The battle upon the Atlantic Ocean "was a lesser task" than during earlier years, but still not insignificant. Convoys of ships in 1944 continued to increase in size and number, until some were made up of 150 ships carrying a million tons of supplies. The traffic could not be hidden from the Germans but now the policy was to mislead them. The strength assembling in the southeast grew boldly, and pointed across the Straits of Dover, but the build up in the south and west, which might have appeared to target the actual invasion area farther down the French coast, was concealed. Best hidden were all the materials to be used to build large pre-fabricated harbours - "the most novel and daring feature of the Allied plan."
Canadian ships, HMCS Prince Henry and Prince David, assembled with other landing ships at Cowes on the Isle of Wight.
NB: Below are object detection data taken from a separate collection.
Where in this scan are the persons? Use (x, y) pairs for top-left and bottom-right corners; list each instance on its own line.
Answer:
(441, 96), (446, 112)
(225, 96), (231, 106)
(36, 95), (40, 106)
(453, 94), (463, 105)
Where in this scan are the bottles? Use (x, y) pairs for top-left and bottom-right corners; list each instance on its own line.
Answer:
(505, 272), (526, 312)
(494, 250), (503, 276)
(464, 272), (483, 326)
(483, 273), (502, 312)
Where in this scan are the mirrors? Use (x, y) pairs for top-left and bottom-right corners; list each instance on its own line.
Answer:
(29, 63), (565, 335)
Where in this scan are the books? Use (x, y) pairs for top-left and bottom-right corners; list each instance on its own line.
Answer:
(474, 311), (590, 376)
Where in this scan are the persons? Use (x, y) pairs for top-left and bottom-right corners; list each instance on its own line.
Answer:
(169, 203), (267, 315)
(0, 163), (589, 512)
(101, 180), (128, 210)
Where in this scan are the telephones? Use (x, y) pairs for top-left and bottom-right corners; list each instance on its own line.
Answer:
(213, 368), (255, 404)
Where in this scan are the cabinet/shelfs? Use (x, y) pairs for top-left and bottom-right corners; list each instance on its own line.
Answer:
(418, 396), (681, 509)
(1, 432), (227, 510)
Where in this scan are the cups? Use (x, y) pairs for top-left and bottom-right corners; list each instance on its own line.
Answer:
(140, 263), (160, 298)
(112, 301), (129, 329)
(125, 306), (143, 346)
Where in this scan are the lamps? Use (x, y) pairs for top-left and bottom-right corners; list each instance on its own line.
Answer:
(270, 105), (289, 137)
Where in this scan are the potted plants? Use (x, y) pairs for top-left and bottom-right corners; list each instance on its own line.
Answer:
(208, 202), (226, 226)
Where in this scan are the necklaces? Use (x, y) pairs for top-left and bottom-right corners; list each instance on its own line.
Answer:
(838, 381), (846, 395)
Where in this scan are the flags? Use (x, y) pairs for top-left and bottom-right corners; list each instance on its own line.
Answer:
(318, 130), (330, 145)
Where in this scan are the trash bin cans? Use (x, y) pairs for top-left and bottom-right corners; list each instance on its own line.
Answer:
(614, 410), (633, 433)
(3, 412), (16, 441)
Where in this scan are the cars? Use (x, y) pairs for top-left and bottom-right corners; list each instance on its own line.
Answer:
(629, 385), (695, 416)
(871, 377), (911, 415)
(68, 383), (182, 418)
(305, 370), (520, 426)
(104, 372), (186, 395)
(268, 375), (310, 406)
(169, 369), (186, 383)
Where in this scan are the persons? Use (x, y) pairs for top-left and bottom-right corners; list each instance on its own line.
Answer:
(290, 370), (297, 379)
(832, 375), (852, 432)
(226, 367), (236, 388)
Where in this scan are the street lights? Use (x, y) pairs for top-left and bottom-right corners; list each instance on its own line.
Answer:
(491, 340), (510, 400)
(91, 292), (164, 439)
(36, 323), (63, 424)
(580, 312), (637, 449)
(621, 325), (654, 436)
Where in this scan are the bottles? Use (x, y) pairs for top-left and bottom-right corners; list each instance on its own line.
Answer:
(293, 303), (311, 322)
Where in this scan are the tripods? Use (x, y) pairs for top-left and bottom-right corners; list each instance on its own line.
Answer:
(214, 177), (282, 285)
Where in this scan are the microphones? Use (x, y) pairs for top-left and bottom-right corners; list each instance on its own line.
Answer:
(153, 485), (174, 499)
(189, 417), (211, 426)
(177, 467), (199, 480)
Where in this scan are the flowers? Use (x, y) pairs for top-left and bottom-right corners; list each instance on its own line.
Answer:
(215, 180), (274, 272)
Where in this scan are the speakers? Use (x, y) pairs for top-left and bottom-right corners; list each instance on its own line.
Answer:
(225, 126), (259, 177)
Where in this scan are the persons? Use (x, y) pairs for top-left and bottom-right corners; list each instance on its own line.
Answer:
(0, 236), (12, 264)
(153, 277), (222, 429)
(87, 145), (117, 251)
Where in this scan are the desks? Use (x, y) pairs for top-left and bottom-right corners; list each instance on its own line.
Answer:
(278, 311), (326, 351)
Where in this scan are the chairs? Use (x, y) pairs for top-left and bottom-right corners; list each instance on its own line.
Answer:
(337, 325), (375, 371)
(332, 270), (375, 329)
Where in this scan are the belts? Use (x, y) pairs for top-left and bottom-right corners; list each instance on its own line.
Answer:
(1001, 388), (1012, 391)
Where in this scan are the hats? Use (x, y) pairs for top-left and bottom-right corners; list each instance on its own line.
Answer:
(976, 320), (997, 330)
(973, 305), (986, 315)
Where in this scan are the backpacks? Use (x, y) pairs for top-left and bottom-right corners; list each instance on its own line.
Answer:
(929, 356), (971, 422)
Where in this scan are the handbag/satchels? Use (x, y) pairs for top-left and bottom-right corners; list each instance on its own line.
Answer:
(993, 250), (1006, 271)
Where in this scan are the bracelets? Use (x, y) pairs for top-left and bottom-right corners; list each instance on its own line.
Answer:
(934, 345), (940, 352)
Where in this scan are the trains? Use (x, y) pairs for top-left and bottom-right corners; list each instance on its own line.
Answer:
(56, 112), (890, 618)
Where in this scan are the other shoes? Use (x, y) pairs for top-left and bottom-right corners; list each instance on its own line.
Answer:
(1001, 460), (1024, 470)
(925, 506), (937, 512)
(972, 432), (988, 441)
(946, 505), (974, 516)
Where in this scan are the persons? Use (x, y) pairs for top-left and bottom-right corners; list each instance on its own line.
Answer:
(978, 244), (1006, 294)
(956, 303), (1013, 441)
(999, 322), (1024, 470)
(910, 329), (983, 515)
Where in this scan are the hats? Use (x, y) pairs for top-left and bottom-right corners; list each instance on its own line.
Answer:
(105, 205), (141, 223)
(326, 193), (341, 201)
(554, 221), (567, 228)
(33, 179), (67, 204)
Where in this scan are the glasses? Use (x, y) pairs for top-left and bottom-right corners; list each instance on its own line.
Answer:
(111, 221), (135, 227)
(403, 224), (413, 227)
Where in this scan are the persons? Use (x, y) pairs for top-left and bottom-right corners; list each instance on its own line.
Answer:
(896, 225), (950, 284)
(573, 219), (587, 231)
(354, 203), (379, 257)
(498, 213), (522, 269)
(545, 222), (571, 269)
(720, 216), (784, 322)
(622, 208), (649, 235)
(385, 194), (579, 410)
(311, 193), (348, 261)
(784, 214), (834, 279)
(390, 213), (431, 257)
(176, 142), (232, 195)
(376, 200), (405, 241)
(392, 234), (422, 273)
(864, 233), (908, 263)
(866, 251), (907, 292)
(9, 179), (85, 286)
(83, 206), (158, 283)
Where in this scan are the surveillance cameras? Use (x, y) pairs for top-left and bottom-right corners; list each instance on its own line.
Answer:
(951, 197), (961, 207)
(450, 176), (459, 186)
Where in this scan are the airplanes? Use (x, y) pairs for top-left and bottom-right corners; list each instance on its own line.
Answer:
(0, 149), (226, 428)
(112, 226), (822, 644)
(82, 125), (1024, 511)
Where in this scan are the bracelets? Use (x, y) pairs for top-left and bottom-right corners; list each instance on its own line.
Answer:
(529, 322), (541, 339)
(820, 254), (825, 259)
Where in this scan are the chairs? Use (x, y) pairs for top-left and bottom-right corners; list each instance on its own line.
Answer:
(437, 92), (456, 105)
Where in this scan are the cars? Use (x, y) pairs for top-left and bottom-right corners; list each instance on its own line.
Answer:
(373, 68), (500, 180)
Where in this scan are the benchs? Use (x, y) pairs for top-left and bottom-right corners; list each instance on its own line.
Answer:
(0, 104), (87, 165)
Prince Henry, Senior Officer of Landing Ships in Assault Force J (one of five assault forces destined for Normandy, was also responsible for discipline, navigation, etc. of many converted merchant vessels destined for beaches in Juno sector.
As found in Combined Operations (P. 170) by C. Marks, London
During Fabius, the largest and last of the exercises, an enormous assault force sailed from Southampton and continued south of Isle of Wight for twenty-five miles. It was a dress rehearsal, "very probably observed by the enemy". There was no German response, however, and when close to mid-channel, the assault force turned back to disembark troops ("under the thunder of supporting guns on the beaches") ten miles east of Portsmouth. After this final exercise and the King's inspection and salute, there only remained "last-minute preparations and days of waiting."
On land, vast armies moved into sealed camps, and as soon as final invasion orders came on board the ships just off shore, they too were sealed. "No man, except on an urgent official mission... could set foot ashore." Feverish, last-minute preparations continued under a shroud of secrecy.
The forces of Overload were to strike the French coast in the region of the Seine estuary (and Baie de la Seine), directly across the Channel from Portsmouth, the Solent and Southampton Water, for it was there that lay the longest stretch of open shore lying within range of England's fighter aircraft. The waters along the Normandy coast would provide anchorage for Neptune shipping. At the approaches to the bay there existed a daunting belt of German mines, but lanes would be swept, by mine-sweepers, allowing assaulting ships to reach shore.
Overlord also consisted of plans to drop three divisions of parachute troops well inland, while the sea-borne landings took place on a five-divisional front. Five Naval forces (three British and two U.S.) were to deliver the troops to five code-named fronts, i.e., Sword, Juno and Gold in the east, Omaha and Utah in the western sector. In each area specific Naval craft would land assigned troops and equipment, all according to an appointed day, hour and minute. The appointed day initially had been set for June 5th, but the plan remained flexible - within narrow limits.
Appropriate dates in June were dictated by the tactics of the landing. According to Overlord, after a "night-long smashing by aircraft", German strong-points were to be smothered by Naval bombardment. Landing craft would then proceed "on a rising half-tide" over beach obstacles, including mines, the first line of German defense.
The assault beaches had been closely studied, inch by inch. Aerial photographs and intelligence reports numbered in the thousands. Every feature of the area, "every battery or minefield or cluster of beach obstacles" had been dutifully mapped. And landing craft had been assigned to exact beaching positions. By the time of the assault, crews had become very familiar with the beaches that lay before them.